Catholic News Service photo
The headquarters of the U.S. Department of Health and Human Services is seen in Washington in this file photo. The department Feb. 1 issued revised regulations related to the contraception mandate and religious concerns under the Patient Protection and A ffordable Care Act. U.S. bishops had lambasted the mandate as violating religious freedom.

Catholic News Service


WASHINGTON — New proposed regulations governing the contraceptive mandate under the Affordable Care Act continue to violate basic principles of religious freedom, said the U.S. Conference of Catholic Bishops.

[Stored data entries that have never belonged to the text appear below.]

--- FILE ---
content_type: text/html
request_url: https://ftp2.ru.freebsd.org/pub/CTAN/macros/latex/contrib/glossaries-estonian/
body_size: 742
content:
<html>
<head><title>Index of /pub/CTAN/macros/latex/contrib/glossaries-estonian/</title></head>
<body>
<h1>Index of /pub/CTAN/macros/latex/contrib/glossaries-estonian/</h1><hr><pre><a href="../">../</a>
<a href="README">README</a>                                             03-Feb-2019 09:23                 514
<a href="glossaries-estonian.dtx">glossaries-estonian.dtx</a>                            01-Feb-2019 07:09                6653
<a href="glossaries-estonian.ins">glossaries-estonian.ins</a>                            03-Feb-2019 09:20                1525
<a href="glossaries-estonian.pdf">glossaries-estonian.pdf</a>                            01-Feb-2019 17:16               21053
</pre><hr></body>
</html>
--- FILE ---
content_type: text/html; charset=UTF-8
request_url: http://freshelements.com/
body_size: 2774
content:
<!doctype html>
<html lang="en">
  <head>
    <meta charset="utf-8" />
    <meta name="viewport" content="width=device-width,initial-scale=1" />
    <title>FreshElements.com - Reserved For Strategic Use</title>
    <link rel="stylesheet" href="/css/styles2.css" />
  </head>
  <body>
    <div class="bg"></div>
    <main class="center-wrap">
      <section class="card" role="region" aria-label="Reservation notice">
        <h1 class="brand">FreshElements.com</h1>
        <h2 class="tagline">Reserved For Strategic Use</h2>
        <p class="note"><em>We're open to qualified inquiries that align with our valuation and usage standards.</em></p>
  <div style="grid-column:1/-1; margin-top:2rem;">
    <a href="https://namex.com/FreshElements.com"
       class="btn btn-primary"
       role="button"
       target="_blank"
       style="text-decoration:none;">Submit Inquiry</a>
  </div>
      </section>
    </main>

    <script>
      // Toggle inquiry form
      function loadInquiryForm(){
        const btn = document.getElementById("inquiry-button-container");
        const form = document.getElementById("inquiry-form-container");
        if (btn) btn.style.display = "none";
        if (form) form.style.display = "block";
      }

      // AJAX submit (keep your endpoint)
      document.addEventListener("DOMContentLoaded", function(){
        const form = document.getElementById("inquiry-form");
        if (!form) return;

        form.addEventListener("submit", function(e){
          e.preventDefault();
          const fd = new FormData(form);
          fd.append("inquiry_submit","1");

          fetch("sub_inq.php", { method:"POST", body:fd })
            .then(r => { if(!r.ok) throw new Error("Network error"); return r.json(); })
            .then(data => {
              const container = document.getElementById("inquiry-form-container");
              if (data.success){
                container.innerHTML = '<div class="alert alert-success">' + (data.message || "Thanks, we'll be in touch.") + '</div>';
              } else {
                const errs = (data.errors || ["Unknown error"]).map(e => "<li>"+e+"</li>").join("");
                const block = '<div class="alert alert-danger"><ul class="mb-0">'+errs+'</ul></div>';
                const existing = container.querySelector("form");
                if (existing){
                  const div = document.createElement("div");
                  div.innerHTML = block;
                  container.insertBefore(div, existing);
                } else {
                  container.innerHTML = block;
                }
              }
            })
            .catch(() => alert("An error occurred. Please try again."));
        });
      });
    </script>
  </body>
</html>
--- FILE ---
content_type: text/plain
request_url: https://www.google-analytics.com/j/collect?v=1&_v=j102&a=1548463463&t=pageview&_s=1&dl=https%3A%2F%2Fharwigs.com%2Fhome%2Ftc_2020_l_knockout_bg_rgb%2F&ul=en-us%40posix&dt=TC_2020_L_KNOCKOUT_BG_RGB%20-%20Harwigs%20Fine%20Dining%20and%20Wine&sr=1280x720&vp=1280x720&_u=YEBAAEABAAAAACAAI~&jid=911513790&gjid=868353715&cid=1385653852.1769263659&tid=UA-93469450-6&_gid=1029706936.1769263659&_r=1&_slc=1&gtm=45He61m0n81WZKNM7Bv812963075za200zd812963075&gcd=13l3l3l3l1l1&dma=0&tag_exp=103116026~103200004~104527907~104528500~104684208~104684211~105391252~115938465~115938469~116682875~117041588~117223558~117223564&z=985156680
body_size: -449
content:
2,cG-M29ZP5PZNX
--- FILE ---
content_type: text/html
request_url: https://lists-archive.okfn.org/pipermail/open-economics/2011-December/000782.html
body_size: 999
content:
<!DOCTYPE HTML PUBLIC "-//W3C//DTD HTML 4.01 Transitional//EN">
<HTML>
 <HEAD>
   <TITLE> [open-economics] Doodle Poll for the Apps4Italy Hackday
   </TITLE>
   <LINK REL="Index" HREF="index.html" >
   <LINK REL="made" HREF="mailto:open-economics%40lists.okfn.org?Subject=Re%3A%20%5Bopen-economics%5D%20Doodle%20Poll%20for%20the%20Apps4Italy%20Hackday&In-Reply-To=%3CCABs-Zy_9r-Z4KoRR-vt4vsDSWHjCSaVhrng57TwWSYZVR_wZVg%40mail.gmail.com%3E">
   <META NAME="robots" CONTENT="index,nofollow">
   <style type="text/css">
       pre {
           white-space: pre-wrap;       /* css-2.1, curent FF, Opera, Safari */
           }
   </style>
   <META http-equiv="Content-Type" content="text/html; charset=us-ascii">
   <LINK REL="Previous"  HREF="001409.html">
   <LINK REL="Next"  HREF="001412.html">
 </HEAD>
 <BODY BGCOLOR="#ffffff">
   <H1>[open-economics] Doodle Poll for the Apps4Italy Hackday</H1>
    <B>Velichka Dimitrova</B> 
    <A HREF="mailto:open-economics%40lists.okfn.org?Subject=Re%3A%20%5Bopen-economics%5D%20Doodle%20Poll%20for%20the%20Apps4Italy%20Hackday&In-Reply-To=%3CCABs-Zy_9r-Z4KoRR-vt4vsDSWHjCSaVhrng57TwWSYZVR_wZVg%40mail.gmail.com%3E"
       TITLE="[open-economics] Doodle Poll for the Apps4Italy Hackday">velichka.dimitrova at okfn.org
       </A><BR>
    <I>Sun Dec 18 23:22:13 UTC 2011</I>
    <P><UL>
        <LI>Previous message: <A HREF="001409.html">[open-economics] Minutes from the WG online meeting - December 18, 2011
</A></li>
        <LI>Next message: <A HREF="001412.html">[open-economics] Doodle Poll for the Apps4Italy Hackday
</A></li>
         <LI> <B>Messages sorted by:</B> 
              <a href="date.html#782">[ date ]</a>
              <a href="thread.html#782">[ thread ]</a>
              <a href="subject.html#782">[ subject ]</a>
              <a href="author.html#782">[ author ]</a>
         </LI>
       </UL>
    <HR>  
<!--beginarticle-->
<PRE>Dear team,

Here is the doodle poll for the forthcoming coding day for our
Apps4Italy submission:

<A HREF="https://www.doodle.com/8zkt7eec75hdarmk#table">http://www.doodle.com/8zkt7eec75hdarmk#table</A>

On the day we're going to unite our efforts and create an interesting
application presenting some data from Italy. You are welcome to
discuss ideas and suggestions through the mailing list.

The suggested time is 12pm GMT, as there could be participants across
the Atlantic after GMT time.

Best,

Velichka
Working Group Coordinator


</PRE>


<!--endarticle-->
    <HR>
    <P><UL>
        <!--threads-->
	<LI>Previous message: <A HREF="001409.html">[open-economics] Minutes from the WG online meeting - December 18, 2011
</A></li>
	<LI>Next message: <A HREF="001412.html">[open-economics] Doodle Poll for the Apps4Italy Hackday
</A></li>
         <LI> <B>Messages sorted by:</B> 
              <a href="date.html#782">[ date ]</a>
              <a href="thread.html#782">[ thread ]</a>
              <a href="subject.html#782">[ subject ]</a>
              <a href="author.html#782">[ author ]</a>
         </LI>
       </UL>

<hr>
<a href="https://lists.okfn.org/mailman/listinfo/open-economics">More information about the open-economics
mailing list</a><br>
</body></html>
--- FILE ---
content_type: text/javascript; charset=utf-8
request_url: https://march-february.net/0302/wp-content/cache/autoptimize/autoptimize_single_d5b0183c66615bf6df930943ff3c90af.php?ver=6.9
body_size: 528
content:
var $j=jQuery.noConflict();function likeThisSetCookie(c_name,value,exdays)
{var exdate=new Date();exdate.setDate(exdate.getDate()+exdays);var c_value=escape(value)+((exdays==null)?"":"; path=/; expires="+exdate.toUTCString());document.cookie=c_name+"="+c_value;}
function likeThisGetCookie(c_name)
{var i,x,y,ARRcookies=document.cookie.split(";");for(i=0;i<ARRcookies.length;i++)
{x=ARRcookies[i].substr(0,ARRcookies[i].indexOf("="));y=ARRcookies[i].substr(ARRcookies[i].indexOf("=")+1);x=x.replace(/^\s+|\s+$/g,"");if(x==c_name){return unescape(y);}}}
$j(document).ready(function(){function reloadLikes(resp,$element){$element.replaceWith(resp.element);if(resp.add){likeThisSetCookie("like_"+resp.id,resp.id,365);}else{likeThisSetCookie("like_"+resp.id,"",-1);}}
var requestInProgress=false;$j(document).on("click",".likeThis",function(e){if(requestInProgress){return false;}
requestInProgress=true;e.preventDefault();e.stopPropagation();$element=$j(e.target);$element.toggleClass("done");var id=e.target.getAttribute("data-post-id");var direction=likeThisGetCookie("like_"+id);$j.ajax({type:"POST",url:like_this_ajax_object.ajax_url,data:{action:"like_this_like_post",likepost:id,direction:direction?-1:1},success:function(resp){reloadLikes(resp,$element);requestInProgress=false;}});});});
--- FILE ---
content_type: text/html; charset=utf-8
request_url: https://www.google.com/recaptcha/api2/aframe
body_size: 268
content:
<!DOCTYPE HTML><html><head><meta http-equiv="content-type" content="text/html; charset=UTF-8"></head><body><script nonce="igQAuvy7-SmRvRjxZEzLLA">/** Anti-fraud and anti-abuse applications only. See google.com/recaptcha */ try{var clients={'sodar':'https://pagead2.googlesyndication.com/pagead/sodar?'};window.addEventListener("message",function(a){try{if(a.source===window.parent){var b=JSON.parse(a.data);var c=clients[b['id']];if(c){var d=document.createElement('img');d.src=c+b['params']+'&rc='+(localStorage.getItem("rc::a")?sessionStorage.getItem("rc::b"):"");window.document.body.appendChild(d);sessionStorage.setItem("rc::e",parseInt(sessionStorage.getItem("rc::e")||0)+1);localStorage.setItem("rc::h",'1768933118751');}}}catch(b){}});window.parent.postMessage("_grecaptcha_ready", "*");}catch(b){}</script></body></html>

In comments filed March 20 with the Department of Health and Human Services, the USCCB raised a series of concerns, among them being that the new proposals keep in place "an unjust and unlawful mandate" regarding the provision of contraceptive and other pregnancy services and that the rules provide no exemption, or accommodation, for "most stakeholders in the health insurance process, such as individual employees and for-profit employers," who have moral objections to such coverage.

Other objections raised in the comments include:

- An "unreasonable and unlawfully narrow" exemption for some nonprofit religious organizations, primarily houses of worship.

- Limited accommodation for religious employers that continues to require those employers falling outside of the government's definition to "fund or facilitate objectionable coverage."

The comments state that the concerns being raised are the same as those addressed when the rules governing the Affordable Care Act were first proposed in 2011.

The 24-page statement was filed during the 60-day comment period established by the Health and Human Services after it introduced the new proposed rules Feb. 1. The deadline for comments is April 1.

The document was filed for the USCCB by Anthony R Picarello, associate general secretary and general counsel, and Michael F. Moses, associate general counsel.